**Exercise instructions:**
[1] Translate this sentence from the dementia book review into Spanish: "She describes dementia as a slow-growing condition that gradually robs patients of their pasts, while also sharing hopeful moments when caregivers connect with their loved ones through music and the arts."
[2] Please carry the dementia book review on past its final line with the next part.

**Document text:**
::::

Starred review from August 1, 2019
Who are we if our memories are lost? As Gerrard ponders her father's final years and final battles with dementia, she tries to describe this journey through the loss and the costs of this degenerative disease from the perspectives of both the patient and caregiver. The author, who collaborates with her husband to write the popular Nicci French mysteries, also gives voice to dementia patients who are often silenced. She talks to others who have been touched by the disease, sharing their stories of diagnosis, shame, hidden symptoms, and attempts at normality as she recalls her own father's struggles. Gerrard shares the worries about age-related forgetfulness and how it may or may not proceed dementia. She describes dementia as a slow-growing condition that gradually robs patients of their pasts, while also sharing hopeful moments when caregivers connect with their loved ones through music and the arts. Gerrard has become an advocate, urging hospitals and nursing facilities to allow full access to caregivers of dementia patients, knowing that their presence brings much-needed comfort. This is a beautifully written, heartfelt look at aging, disease, and death that will both comfort and inspire readers who are living through or fearing such passages.(Reprinted with permission of Booklist, copyright 2019, American Library Association.)

::::

**Extracted entries:**

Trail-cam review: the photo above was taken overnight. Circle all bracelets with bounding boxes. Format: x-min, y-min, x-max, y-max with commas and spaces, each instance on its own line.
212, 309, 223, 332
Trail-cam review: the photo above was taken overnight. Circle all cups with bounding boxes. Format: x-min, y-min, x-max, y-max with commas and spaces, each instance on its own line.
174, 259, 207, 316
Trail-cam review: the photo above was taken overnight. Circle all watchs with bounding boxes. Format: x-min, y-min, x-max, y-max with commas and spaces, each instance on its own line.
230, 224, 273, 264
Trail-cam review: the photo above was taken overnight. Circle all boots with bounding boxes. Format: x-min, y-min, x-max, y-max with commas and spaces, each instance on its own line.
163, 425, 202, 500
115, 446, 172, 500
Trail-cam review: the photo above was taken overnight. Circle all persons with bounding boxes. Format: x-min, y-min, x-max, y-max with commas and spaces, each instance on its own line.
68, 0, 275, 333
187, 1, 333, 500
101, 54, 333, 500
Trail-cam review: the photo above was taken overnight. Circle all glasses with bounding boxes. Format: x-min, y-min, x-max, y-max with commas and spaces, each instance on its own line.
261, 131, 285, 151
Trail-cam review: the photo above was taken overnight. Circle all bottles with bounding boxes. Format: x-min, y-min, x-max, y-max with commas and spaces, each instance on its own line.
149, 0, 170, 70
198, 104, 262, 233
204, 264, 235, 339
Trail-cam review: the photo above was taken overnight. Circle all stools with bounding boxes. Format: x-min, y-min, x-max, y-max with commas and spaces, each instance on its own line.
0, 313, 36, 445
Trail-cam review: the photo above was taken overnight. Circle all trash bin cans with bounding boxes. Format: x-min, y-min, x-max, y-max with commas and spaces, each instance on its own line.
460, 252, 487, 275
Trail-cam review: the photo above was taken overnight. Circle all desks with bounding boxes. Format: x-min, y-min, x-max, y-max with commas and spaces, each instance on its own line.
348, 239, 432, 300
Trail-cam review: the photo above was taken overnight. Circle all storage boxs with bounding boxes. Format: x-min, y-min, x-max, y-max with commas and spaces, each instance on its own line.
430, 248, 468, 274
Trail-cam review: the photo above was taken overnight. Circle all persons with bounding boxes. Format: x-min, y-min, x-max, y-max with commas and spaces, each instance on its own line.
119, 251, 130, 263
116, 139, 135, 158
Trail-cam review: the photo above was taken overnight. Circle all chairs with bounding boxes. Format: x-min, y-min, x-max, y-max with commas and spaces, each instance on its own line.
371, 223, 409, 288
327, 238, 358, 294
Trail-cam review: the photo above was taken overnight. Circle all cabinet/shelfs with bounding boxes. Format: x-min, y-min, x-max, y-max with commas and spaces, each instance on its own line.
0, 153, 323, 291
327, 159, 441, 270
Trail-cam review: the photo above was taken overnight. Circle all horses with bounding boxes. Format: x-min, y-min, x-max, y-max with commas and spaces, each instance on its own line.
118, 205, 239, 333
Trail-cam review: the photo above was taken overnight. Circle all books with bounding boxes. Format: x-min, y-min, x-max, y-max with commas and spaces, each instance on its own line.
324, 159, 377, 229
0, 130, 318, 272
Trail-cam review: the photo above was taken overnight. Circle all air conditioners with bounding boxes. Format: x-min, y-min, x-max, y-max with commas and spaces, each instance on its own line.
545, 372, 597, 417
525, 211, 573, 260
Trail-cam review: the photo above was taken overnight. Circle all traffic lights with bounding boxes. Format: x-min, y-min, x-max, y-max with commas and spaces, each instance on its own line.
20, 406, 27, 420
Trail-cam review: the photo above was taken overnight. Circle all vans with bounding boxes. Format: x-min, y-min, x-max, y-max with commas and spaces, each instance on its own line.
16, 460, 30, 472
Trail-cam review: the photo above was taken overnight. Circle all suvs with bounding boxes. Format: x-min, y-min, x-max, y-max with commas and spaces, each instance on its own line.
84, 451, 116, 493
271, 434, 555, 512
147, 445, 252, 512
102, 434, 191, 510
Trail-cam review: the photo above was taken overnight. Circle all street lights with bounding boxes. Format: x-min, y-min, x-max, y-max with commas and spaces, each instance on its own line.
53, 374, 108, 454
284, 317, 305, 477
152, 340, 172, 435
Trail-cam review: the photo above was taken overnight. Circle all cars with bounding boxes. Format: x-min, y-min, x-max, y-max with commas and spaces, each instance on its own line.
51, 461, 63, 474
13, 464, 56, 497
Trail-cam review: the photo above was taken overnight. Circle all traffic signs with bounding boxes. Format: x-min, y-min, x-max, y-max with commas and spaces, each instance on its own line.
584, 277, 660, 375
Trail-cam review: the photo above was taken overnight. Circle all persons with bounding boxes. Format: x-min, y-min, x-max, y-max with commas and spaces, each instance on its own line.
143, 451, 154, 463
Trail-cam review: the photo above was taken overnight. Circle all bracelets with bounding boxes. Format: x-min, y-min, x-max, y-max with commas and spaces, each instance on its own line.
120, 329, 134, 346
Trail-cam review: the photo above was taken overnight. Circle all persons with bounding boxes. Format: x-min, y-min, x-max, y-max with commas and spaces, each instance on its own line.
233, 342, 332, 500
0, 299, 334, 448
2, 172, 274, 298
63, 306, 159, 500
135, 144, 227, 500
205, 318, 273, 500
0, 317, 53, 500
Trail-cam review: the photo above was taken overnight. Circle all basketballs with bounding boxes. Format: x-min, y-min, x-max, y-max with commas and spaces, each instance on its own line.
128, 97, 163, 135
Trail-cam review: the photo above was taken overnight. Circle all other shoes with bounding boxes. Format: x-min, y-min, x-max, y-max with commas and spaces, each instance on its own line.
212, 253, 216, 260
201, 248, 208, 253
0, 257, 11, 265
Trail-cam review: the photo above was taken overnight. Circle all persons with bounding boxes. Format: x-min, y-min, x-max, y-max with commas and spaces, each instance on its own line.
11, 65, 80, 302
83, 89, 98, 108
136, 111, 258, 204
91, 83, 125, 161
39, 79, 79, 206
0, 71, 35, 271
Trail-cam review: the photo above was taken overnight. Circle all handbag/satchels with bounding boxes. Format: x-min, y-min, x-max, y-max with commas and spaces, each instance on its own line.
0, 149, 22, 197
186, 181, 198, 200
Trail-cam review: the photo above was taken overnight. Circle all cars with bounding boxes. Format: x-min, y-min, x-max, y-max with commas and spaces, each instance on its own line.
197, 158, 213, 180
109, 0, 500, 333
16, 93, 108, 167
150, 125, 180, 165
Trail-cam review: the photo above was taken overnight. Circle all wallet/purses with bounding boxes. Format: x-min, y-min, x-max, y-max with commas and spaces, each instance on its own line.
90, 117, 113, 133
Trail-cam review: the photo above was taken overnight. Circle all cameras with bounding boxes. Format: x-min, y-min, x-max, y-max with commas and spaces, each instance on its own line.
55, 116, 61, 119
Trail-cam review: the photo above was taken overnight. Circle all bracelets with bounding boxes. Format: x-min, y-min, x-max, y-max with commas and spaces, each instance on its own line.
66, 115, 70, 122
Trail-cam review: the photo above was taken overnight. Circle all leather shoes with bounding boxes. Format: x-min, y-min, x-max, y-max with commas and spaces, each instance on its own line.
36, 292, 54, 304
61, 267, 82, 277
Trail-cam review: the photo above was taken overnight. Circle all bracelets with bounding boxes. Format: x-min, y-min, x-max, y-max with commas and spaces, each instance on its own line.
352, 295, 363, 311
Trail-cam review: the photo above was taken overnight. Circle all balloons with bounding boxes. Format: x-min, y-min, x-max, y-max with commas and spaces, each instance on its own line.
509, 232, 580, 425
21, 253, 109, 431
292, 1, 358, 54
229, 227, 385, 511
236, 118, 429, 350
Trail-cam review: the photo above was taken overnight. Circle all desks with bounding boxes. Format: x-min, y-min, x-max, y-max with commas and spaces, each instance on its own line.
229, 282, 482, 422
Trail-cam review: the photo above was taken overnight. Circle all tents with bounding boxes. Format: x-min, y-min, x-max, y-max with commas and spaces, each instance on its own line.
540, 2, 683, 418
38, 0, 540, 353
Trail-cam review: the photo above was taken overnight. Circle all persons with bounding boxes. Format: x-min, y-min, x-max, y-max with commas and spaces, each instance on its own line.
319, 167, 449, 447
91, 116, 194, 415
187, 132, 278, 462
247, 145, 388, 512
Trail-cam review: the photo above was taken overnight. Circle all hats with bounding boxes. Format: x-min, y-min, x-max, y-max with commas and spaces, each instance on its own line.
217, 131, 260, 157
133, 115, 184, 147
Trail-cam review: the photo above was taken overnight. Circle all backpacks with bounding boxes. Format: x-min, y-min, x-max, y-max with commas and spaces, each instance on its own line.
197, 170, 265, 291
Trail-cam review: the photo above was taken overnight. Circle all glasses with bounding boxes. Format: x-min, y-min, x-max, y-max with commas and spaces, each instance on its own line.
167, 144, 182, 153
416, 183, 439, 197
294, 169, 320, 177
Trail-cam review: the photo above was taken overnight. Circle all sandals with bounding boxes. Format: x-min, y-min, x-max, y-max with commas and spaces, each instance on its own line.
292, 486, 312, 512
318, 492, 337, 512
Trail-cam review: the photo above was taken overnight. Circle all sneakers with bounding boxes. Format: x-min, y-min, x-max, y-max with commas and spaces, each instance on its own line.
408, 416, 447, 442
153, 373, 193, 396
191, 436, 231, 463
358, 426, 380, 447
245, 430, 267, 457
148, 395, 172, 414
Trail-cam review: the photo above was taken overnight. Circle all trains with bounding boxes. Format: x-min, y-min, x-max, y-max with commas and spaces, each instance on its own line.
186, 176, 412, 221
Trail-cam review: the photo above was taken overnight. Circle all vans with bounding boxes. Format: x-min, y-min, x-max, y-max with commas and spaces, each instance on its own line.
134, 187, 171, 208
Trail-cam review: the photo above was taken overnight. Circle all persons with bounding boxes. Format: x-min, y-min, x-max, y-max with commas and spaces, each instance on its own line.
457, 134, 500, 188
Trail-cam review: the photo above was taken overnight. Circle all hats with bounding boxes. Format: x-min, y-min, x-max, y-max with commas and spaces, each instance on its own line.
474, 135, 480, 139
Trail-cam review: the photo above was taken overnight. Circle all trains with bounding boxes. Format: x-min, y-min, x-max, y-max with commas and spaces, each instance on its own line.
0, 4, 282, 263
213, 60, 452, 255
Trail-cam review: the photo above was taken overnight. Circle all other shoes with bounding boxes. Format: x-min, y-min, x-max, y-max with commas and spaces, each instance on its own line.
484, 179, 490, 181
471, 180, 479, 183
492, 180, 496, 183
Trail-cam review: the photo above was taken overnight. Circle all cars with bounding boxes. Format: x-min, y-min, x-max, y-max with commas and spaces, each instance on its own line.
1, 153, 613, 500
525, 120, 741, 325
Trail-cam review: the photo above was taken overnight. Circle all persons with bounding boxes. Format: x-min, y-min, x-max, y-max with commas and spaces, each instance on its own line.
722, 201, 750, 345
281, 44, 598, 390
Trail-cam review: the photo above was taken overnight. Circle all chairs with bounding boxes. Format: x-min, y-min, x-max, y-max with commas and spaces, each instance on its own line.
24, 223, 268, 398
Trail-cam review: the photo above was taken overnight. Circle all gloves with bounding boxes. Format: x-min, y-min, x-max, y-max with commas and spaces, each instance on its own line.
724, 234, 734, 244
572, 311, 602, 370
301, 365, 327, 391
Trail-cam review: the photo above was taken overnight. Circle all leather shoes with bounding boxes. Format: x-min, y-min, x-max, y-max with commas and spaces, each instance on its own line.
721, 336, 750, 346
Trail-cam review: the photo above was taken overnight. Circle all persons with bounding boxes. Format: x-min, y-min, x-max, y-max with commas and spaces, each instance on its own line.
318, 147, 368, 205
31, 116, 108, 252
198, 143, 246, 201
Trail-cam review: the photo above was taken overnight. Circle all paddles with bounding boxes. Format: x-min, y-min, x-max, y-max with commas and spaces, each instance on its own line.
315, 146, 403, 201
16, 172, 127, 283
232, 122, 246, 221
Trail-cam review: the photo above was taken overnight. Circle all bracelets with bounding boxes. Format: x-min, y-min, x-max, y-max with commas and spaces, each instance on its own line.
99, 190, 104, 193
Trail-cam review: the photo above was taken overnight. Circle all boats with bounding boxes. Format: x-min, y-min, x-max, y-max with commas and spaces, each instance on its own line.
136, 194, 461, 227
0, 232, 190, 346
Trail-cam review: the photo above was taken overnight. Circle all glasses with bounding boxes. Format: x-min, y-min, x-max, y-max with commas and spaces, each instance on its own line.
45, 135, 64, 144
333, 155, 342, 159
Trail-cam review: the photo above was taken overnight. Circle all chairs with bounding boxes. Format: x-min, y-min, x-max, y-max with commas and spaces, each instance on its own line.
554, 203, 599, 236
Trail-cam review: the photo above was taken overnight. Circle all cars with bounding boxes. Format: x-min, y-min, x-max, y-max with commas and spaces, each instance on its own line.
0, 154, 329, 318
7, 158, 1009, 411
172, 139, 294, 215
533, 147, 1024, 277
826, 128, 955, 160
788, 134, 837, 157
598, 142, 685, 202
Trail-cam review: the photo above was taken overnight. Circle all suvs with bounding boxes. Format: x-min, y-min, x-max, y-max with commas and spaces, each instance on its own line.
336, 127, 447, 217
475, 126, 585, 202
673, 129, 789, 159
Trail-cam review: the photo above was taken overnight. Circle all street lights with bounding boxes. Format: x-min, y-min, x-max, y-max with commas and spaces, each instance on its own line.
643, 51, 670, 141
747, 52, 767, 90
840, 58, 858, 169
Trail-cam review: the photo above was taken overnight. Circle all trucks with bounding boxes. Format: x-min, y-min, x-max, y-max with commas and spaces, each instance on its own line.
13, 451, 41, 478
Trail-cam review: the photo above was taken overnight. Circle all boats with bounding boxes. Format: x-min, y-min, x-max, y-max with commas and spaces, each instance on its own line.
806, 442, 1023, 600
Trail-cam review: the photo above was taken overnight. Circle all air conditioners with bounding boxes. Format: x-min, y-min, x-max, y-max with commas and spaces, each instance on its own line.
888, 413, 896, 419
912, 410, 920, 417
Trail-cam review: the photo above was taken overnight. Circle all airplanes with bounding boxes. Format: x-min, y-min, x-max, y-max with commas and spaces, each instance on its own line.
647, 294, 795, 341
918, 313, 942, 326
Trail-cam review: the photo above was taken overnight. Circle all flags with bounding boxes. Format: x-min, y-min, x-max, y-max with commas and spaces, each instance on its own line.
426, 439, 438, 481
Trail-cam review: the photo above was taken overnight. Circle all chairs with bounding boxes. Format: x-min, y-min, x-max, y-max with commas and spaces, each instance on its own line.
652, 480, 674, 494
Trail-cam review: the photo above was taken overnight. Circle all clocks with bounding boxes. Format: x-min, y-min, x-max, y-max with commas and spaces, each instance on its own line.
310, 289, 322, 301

::::

**Written responses:**
[1] Describe la demencia como una afección de avance lento que poco a poco despoja a los pacientes de su pasado, y al mismo tiempo comparte momentos esperanzadores en los que los cuidadores conectan con sus seres queridos a través de la música y las artes.

[2]
August 23, 2019
Journalist and novelist (as Nicci French with Sean French) Gerrard describes how for ten years, her father, John, lived "mildly, sweetly, uncomplainingly" with dementia, though still "gradually disappearing, memories falling away, words going, recognition fading." Then, after a stay in the hospital for a physical problem, with his family able to be there only during strictly enforced visiting hours and hospital staff too overworked and poorly trained to help much, John came home "a ghost of himself, inarticulate, lost." In a few months, he was dead. Gerrard went on to learn about how other people with dementia were cared for and found a troubling lack of compassion in hospitals and nursing homes. In 2014, she cofounded John's Campaign UK, which advocates for the right of family members and other caregivers to stay with loved ones who are hospitalized for dementia. According to Gerrard, around 47 million people live with dementia throughout the world. Someone develops the disease every three seconds. They are our mothers, fathers, spouses, and friends. One day, they may well be us. VERDICT Among the many recent books on the subject of dementia, this is one is particularly moving, beautifully told, and an important addition to memoir and consumer health collections. [See Prepub Alert, 2/11/19.]--Marcia G. Welsh, Dartmouth Coll. Lib., Hanover, NH
Copyright 2019 Library Journal, LLC Used with permission.
August 23, 2019
Coauthor of the UK best-selling Nicci French thrillers, Gerrard is also a journalist who set out to examine the experience of dementia and campaign for more compassionate treatment after her father's illness. Her writing on the subject won the 2016 Orwell Prize for Journalism.